System Administration Guide: Network Services

ProcedureHow to Check Connectivity on an NFS Client

  1. Check that the NFS server is reachable from the client. On the client, type the following command.

    % /usr/sbin/ping bee
    bee is alive

    If the command reports that the server is alive, remotely check the NFS server. See How to Check the NFS Server Remotely.

  2. If the server is not reachable from the client, ensure that the local name service is running.

    For NIS+ clients, type the following:

    % /usr/lib/nis/nisping -u
    Last updates for directory :
    Master server is
            Last update occurred at Mon Jun  5 11:16:10 1995
    Replica server is
            Last Update seen was Mon Jun  5 11:16:10 1995
  3. If the name service is running, ensure that the client has received the correct host information by typing the following:

    % /usr/bin/getent hosts bee
  4. If the host information is correct, but the server is not reachable from the client, run the ping command from another client.

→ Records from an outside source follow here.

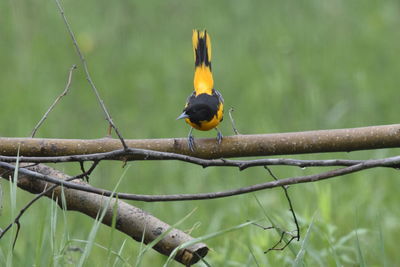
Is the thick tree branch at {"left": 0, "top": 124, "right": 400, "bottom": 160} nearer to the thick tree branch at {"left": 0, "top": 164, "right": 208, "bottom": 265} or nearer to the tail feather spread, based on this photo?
the thick tree branch at {"left": 0, "top": 164, "right": 208, "bottom": 265}

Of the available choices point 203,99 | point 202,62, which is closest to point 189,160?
point 203,99

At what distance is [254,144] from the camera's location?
2744mm

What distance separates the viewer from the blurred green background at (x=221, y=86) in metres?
5.16

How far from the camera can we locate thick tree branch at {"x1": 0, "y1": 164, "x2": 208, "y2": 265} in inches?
106

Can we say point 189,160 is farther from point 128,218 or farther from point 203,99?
point 203,99

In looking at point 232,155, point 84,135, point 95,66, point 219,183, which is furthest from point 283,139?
point 95,66

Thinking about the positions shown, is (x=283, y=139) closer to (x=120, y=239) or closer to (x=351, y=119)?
(x=120, y=239)

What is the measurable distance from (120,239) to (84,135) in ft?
7.94

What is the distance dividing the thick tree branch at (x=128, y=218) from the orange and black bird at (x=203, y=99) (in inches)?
47.0

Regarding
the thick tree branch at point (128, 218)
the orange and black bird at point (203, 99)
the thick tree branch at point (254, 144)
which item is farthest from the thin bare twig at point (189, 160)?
the orange and black bird at point (203, 99)

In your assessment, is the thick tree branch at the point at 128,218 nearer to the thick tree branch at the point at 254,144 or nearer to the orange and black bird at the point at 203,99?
the thick tree branch at the point at 254,144

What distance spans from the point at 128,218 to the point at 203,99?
156 cm

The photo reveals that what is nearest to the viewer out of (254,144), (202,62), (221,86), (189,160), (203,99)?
(189,160)

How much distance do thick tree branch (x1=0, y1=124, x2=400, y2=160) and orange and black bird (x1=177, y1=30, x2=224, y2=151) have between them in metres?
1.20
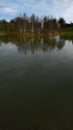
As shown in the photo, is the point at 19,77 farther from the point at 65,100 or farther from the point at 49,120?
the point at 49,120

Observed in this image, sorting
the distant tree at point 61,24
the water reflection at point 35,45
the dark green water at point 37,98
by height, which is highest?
the distant tree at point 61,24

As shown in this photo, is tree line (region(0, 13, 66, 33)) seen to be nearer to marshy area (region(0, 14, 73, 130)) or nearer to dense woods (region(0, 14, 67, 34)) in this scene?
dense woods (region(0, 14, 67, 34))

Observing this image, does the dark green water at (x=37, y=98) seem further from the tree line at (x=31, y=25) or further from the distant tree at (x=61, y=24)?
the distant tree at (x=61, y=24)

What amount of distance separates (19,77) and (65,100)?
15.0 ft

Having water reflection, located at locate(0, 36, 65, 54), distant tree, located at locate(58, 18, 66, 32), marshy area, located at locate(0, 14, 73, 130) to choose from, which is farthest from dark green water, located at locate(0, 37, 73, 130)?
distant tree, located at locate(58, 18, 66, 32)

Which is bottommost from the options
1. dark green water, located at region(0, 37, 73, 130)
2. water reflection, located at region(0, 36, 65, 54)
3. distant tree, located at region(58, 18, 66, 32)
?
dark green water, located at region(0, 37, 73, 130)

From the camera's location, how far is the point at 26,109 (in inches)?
287

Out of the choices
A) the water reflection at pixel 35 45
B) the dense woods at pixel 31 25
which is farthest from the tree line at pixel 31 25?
the water reflection at pixel 35 45

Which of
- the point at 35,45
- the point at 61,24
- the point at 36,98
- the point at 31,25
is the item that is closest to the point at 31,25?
the point at 31,25

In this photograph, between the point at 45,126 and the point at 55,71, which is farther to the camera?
the point at 55,71

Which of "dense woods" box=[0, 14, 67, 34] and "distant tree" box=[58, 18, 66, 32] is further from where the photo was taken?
"distant tree" box=[58, 18, 66, 32]

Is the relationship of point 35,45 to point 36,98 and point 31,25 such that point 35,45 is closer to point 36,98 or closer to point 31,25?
point 36,98

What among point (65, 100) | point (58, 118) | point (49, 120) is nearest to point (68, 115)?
point (58, 118)

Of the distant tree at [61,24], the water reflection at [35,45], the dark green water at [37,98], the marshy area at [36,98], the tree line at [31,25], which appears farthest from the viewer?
the distant tree at [61,24]
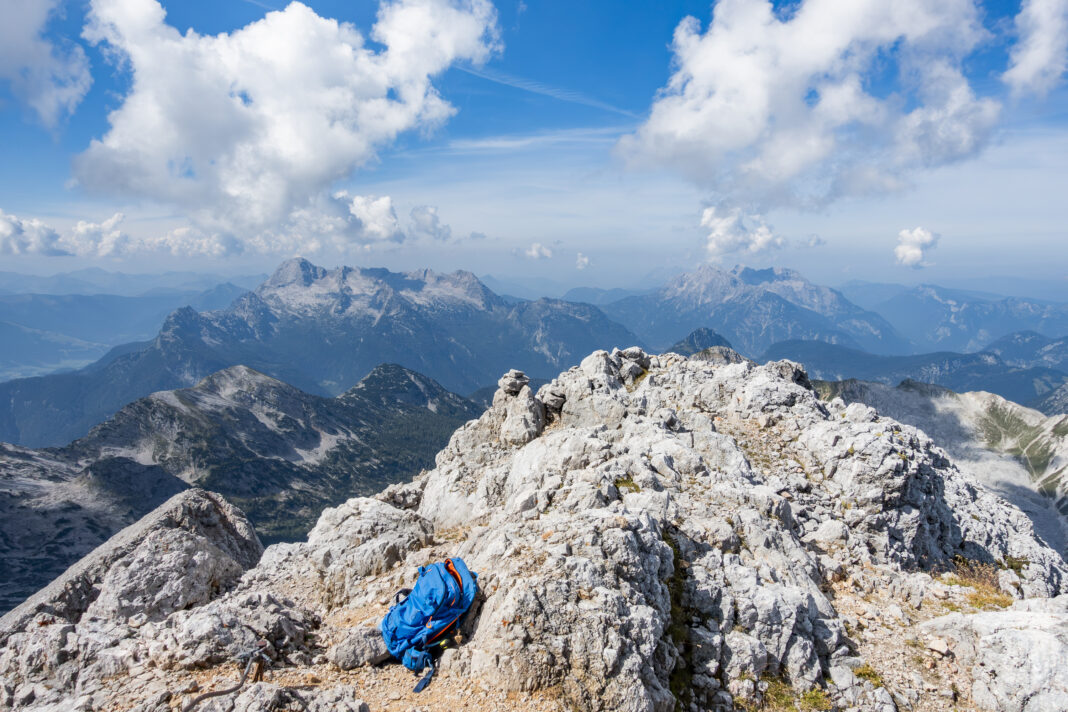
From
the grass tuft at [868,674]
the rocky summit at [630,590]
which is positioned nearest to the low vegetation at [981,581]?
the rocky summit at [630,590]

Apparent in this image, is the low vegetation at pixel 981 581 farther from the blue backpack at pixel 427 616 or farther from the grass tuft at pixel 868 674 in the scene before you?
the blue backpack at pixel 427 616

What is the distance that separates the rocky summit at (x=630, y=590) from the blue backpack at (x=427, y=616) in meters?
0.45

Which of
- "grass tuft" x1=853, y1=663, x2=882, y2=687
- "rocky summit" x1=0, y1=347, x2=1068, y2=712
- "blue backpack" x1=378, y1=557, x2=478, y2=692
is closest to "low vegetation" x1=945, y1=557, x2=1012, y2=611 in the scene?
"rocky summit" x1=0, y1=347, x2=1068, y2=712

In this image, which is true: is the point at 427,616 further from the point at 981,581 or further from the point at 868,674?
the point at 981,581

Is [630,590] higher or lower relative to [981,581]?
higher

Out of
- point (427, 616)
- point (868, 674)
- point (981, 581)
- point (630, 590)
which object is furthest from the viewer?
point (981, 581)

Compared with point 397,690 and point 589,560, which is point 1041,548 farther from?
point 397,690

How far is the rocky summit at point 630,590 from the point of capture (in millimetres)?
12531

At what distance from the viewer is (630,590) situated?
46.4 ft

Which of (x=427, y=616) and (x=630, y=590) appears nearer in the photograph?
Answer: (x=427, y=616)

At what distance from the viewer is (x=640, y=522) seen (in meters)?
16.3

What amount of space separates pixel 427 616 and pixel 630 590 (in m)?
5.88

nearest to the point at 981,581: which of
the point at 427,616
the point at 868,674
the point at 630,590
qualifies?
the point at 868,674

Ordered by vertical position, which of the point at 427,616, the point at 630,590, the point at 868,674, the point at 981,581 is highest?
the point at 630,590
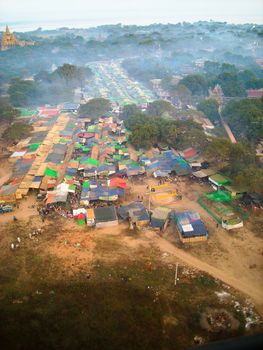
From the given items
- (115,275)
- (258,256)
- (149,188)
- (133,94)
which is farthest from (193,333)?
(133,94)

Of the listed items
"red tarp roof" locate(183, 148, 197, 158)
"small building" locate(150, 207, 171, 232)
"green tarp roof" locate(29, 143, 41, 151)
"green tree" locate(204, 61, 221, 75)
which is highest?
"green tree" locate(204, 61, 221, 75)

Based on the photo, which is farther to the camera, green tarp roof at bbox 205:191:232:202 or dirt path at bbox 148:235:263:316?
green tarp roof at bbox 205:191:232:202

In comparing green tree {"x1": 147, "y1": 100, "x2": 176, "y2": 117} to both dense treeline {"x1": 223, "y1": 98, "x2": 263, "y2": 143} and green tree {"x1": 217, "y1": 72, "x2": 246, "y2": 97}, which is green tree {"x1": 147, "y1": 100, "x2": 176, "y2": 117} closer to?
dense treeline {"x1": 223, "y1": 98, "x2": 263, "y2": 143}

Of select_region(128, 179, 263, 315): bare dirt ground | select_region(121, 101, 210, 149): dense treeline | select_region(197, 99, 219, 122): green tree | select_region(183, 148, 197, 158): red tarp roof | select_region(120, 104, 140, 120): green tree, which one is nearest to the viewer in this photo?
select_region(128, 179, 263, 315): bare dirt ground

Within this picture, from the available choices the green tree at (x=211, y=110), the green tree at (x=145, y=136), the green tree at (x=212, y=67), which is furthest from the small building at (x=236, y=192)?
the green tree at (x=212, y=67)

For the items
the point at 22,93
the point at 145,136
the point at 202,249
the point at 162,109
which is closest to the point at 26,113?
the point at 22,93

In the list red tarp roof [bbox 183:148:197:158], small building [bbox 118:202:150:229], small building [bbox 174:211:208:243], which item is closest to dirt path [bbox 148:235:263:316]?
small building [bbox 174:211:208:243]

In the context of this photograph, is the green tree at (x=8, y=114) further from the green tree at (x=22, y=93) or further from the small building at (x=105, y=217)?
the small building at (x=105, y=217)
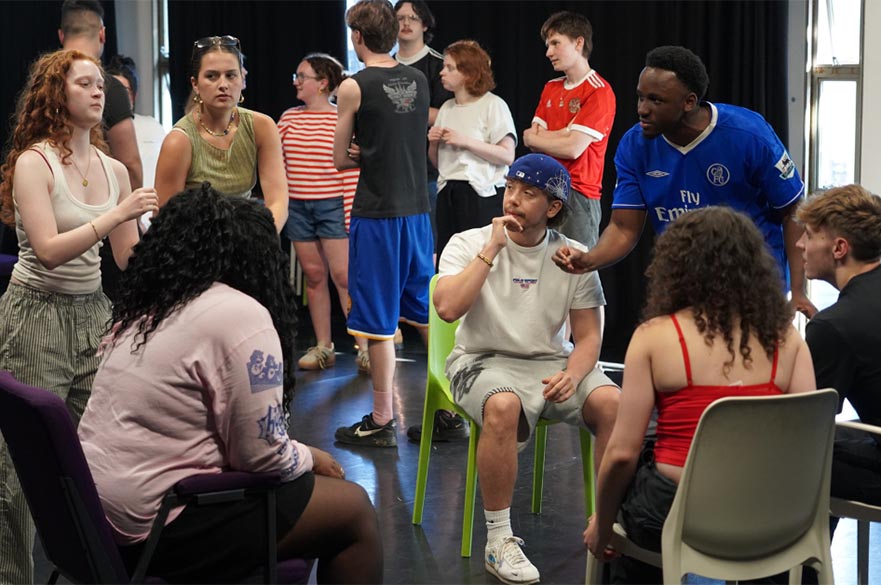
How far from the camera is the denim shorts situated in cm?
569

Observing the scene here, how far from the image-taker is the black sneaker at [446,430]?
426cm

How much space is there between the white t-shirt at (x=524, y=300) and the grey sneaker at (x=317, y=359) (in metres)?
2.47

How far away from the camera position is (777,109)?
18.1ft

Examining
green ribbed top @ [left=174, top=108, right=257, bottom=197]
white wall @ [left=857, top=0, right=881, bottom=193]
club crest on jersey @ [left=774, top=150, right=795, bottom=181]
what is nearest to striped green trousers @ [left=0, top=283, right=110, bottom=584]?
green ribbed top @ [left=174, top=108, right=257, bottom=197]

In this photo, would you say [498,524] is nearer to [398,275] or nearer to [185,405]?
[185,405]

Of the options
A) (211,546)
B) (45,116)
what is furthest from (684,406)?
(45,116)

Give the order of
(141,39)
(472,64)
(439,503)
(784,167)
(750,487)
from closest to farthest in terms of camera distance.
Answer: (750,487) → (784,167) → (439,503) → (472,64) → (141,39)

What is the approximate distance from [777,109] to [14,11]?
4.83 meters

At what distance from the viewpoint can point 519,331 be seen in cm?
314

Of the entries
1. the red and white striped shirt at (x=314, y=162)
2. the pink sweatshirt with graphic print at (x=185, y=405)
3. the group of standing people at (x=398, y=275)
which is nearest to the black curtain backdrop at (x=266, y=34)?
the red and white striped shirt at (x=314, y=162)

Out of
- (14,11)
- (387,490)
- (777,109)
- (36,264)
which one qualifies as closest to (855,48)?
(777,109)

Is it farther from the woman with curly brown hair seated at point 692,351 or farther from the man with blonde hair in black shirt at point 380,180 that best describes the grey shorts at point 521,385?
the man with blonde hair in black shirt at point 380,180

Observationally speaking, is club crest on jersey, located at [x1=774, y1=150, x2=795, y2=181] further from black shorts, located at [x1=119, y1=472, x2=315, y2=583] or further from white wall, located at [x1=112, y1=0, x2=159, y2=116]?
white wall, located at [x1=112, y1=0, x2=159, y2=116]

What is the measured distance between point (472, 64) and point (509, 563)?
8.45ft
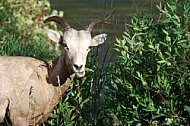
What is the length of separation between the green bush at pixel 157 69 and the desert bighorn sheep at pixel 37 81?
1.55 feet

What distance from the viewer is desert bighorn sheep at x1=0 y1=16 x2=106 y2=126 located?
8211 millimetres

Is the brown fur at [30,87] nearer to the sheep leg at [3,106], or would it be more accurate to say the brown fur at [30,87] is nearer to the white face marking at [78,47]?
the sheep leg at [3,106]

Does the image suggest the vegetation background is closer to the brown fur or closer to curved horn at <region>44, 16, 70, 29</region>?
the brown fur

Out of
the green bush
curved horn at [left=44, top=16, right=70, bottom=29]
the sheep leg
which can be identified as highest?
curved horn at [left=44, top=16, right=70, bottom=29]

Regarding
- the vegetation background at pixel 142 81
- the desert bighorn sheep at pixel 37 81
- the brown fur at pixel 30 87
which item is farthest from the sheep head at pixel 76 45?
the vegetation background at pixel 142 81

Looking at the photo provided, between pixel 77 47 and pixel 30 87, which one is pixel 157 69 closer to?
pixel 77 47

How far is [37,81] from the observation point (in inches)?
330

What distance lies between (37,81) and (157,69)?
4.57 ft

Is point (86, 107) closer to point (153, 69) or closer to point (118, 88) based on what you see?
point (118, 88)

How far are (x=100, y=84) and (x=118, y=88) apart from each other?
66 cm

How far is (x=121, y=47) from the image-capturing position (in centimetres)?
805

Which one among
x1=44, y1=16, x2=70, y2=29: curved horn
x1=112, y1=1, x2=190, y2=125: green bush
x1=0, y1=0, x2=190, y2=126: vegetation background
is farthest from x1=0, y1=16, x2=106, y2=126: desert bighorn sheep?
x1=112, y1=1, x2=190, y2=125: green bush

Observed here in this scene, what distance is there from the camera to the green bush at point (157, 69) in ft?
25.2

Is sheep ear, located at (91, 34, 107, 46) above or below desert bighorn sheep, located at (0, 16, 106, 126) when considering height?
A: above
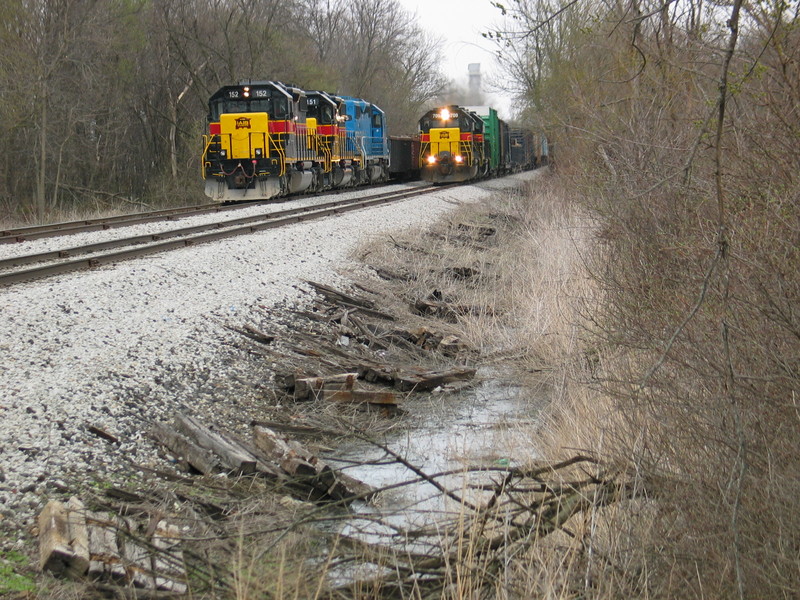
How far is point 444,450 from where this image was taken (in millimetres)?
6184

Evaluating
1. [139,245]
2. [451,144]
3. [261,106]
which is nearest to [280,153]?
[261,106]

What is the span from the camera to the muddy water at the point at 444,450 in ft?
15.5

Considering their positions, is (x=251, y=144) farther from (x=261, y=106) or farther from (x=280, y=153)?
(x=261, y=106)

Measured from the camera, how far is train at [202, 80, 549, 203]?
2212cm

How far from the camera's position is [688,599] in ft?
11.3

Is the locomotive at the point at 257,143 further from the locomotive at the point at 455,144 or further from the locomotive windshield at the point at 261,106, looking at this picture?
the locomotive at the point at 455,144

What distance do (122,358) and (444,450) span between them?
8.60 feet

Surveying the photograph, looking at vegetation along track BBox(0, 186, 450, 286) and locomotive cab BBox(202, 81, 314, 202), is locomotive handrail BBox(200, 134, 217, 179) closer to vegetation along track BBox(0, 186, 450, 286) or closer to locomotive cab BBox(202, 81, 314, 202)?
locomotive cab BBox(202, 81, 314, 202)

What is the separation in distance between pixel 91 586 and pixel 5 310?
4.34 m

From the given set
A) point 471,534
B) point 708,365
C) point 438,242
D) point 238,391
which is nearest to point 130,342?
point 238,391

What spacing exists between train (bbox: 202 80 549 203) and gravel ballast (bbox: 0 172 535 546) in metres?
10.8

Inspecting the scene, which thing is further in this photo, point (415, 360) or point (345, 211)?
point (345, 211)

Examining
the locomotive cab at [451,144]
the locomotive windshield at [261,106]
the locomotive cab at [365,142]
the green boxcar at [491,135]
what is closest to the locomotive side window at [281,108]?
the locomotive windshield at [261,106]

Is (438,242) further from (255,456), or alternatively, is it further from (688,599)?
(688,599)
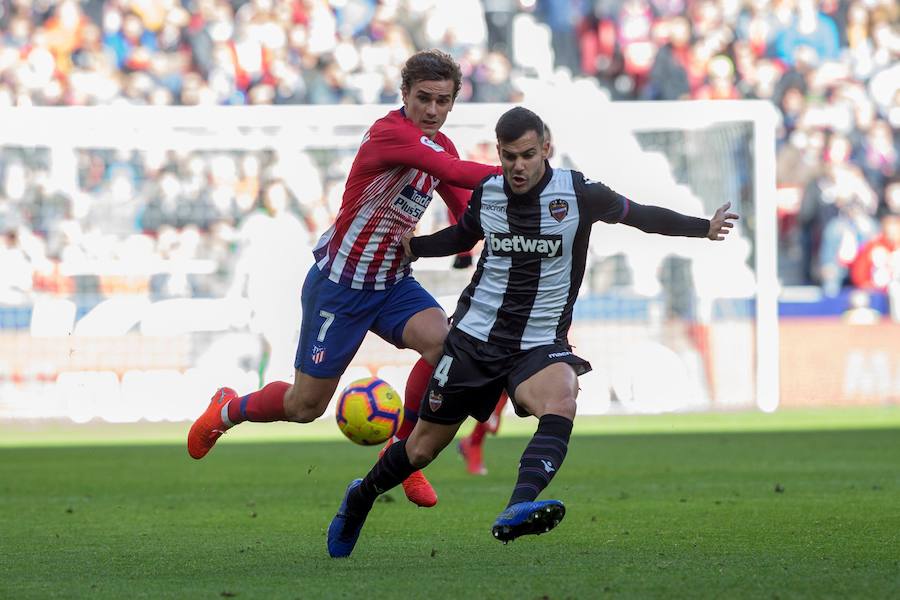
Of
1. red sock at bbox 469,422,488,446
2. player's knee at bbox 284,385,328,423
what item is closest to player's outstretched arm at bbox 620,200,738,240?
player's knee at bbox 284,385,328,423

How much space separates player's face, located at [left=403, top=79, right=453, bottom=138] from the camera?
6793 millimetres

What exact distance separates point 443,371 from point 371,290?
1315mm

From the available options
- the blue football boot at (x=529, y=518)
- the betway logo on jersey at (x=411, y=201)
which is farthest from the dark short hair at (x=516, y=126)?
the blue football boot at (x=529, y=518)

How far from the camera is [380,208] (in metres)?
7.22

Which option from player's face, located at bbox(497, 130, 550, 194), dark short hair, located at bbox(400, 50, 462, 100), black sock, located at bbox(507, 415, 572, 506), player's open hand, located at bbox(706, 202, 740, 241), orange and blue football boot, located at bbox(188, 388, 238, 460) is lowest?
orange and blue football boot, located at bbox(188, 388, 238, 460)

    If the command run from a second client fails, see How to Verify the NFS Service on the Server.

  5. If the server is reachable from the second client, use ping to check connectivity of the first client to other systems on the local net.

    If this command fails, check the networking software configuration on the client, for example, /etc/netmasks and /etc/nsswitch.conf.

  6. (Optional) Check the output of the rpcinfo command.

    If the rpcinfo command does not display program 100003 version 4 ready and waiting, then NFS version 4 is not enabled on the server. See Table 5–3 for information about enabling NFS version 4.

  7. If the software is correct, check the networking hardware.

    Try to move the client onto a second net drop.